Within the CNS, multiple groups of anatomically and functionally distinct neurons express LepRb. Most of these LepRb neurons lie within nuclei of the hypothalamus and brainstem that have known roles in energy balance.13 Commensurate with the diverse processes regulated by leptin, each set of anatomically and molecularly distinct LepRb neurons appears to play a unique role in energy balance. For instance, ablation of LepRb in the hindbrain nucleus tractus solitarius (NTS; which plays an important role in satiety) results in increased meal size and reduced sensitivity to peripheral satiety signals, but does not change energy expenditure, suggesting that reduced leptin action on these cells in weight-reduced animals specifically decreases satiety to promote increased food intake.14

LepRb in the hypothalamus mediates the majority of leptin action on energy balance.15 As elsewhere, however, deletion of LepRb within specific hypothalamic regions produces more circumscribed effects, consistent with distinct roles for subgroups of hypothalamic LepRb cells. For example, ablation of LepRb from the ventromedial hypothalamic nucleus (VMH, which controls sympathetic tone and energy expenditure) blunts the increased energy utilization associated with high fat diet-induced obesity, but does not alter feeding.16

Other important sets of hypothalamic LepRb neurons include arcuate nucleus (ARC) neuropeptide-Y (NPY)/agouti-related peptide (AgRP) neurons (which stimulate feeding and inhibit energy expenditure) and pro-opiomelanocortin (POMC) neurons (which decrease feeding and increase energy utilization).17 Leptin inhibits NPY/AgRP neurons and activates POMC cells.17 While NPY/AgRP and POMC cells are crucial for energy balance, disruption of LepRb from both cell types only modestly alters feeding and energy homeostasis, indicating that additional sets of LepRb neurons must play important roles in controlling feeding and body weight.18 LepRb neurons that express neuronal nitric oxide synthase (Nos1) or the vesicular gamma amino butyric acid (GABA) transporter (Vgat) are required for the control of feeding and energy balance by leptin19,20; these hypothalamic Nos1- and Vgat-expressing LepRb neurons may each act in part by indirectly controlling NPY/AgRP and POMC cells, however.
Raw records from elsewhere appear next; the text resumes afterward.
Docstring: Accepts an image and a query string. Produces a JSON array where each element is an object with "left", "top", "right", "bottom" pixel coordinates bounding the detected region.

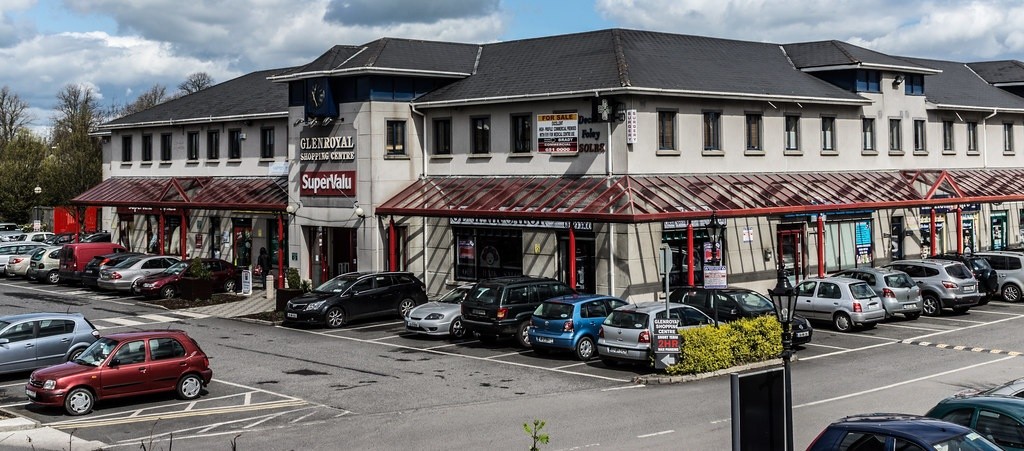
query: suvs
[
  {"left": 460, "top": 275, "right": 578, "bottom": 348},
  {"left": 284, "top": 270, "right": 428, "bottom": 329},
  {"left": 924, "top": 253, "right": 998, "bottom": 306},
  {"left": 806, "top": 394, "right": 1024, "bottom": 451},
  {"left": 878, "top": 259, "right": 980, "bottom": 316},
  {"left": 971, "top": 251, "right": 1024, "bottom": 302},
  {"left": 669, "top": 286, "right": 813, "bottom": 346},
  {"left": 25, "top": 330, "right": 212, "bottom": 417}
]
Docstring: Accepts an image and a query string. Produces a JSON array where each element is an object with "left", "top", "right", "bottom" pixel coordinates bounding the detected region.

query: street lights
[
  {"left": 767, "top": 250, "right": 799, "bottom": 451},
  {"left": 34, "top": 184, "right": 41, "bottom": 220},
  {"left": 703, "top": 209, "right": 725, "bottom": 331}
]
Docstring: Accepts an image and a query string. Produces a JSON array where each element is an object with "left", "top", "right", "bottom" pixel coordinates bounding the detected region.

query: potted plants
[
  {"left": 180, "top": 256, "right": 213, "bottom": 301},
  {"left": 276, "top": 266, "right": 306, "bottom": 312}
]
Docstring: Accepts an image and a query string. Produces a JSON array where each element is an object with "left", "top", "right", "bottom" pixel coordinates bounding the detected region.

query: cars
[
  {"left": 597, "top": 302, "right": 720, "bottom": 367},
  {"left": 830, "top": 268, "right": 923, "bottom": 322},
  {"left": 132, "top": 258, "right": 242, "bottom": 299},
  {"left": 406, "top": 285, "right": 492, "bottom": 338},
  {"left": 95, "top": 256, "right": 188, "bottom": 295},
  {"left": 0, "top": 223, "right": 143, "bottom": 285},
  {"left": 0, "top": 312, "right": 99, "bottom": 374},
  {"left": 527, "top": 293, "right": 630, "bottom": 361},
  {"left": 790, "top": 277, "right": 885, "bottom": 333}
]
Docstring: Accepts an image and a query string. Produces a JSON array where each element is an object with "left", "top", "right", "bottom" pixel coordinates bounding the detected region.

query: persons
[{"left": 257, "top": 247, "right": 271, "bottom": 290}]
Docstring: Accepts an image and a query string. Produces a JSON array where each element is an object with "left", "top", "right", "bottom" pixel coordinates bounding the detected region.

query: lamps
[
  {"left": 356, "top": 208, "right": 366, "bottom": 219},
  {"left": 764, "top": 250, "right": 772, "bottom": 262},
  {"left": 294, "top": 116, "right": 345, "bottom": 129},
  {"left": 895, "top": 76, "right": 903, "bottom": 86},
  {"left": 286, "top": 207, "right": 296, "bottom": 217}
]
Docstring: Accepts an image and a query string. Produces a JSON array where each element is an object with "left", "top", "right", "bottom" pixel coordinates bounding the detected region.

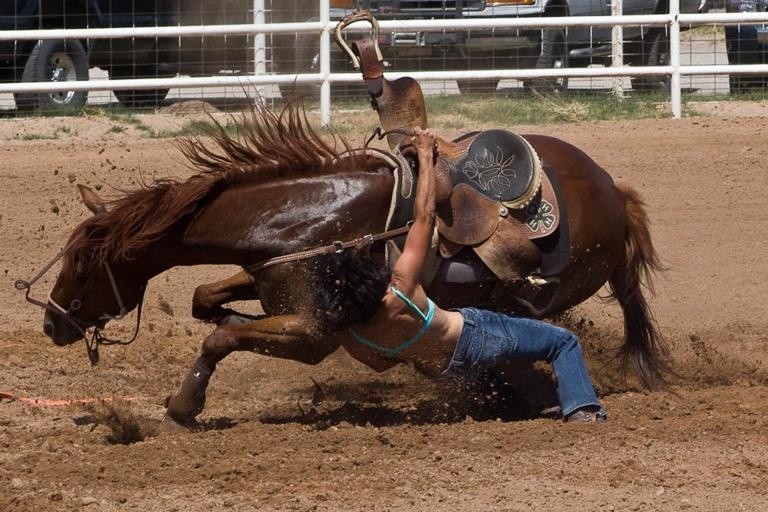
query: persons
[{"left": 314, "top": 125, "right": 606, "bottom": 424}]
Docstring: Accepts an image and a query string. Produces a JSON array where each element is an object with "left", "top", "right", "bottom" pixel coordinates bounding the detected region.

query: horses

In addition to modulating energy expenditure, the circuit containing NPY/AgRP and POMC neurons plays a crucial role in the control of satiation.21 In addition to controlling hindbrain satiety systems indirectly, by acting on brainstem-projecting neurons in the paraventricular nucleus of the hypothalamus (PVH), AgRP and POMC cells send direct projections to brainstem satiety centers.22

3. Leptin, energy balance, and the control of incentive and reward

While one often-quoted theory holds that obesity results from “leptin resistance” (a failure of LepRb signaling correlated with increased adiposity), many data contravene this model. Indeed, the elevated circulating leptin that results from increased adiposity in obesity augments hypothalamic LepRb signaling in diet-induced obese animals relative to lean controls.23 Thus, rather than overriding LepRb signaling, the ubiquity of palatable food in the developed world may override the systems that restrain the incentive value of food, resulting in hedonic overfeeding. Indeed, satiety signals appear largely intact in obesity, while motivation for highly palatable/rewarding food remains high.24

The incentive value of food (and other rewards) is encoded by the MLDA system. At the core of this system lie ventral tegmental area (VTA) DA neurons that project to and release DA in the nucleus accumbens (NAc).25 Several lines of evidence demonstrate the modulation of reward and the MLDA system by feeding status and leptin. For instance, the reinforcing properties of drugs of abuse and rewarding brain stimulation (which are encoded by effects in the MLDA system) are augmented by food restriction and blunted by leptin treatment.26

4. Acute and chronic modulation of incentive and reward by energy balance and leptin

The control of MLDA function and reward by nutritional status is complex, displaying distinct responses depending upon the duration and severity of the caloric deficit. Short-term or moderate caloric restriction increases the incentive value of food (including the amount of work an animal is willing to expend to obtain food), and also increases locomotor activity (which is a DA-dependent motivated behavior required for foraging).27 Intuitively, this makes sense, because increased food seeking by animals with moderate caloric deficits should augment their chances of discovering and acquiring food, thus increasing feeding and restoring adiposity to appropriate levels.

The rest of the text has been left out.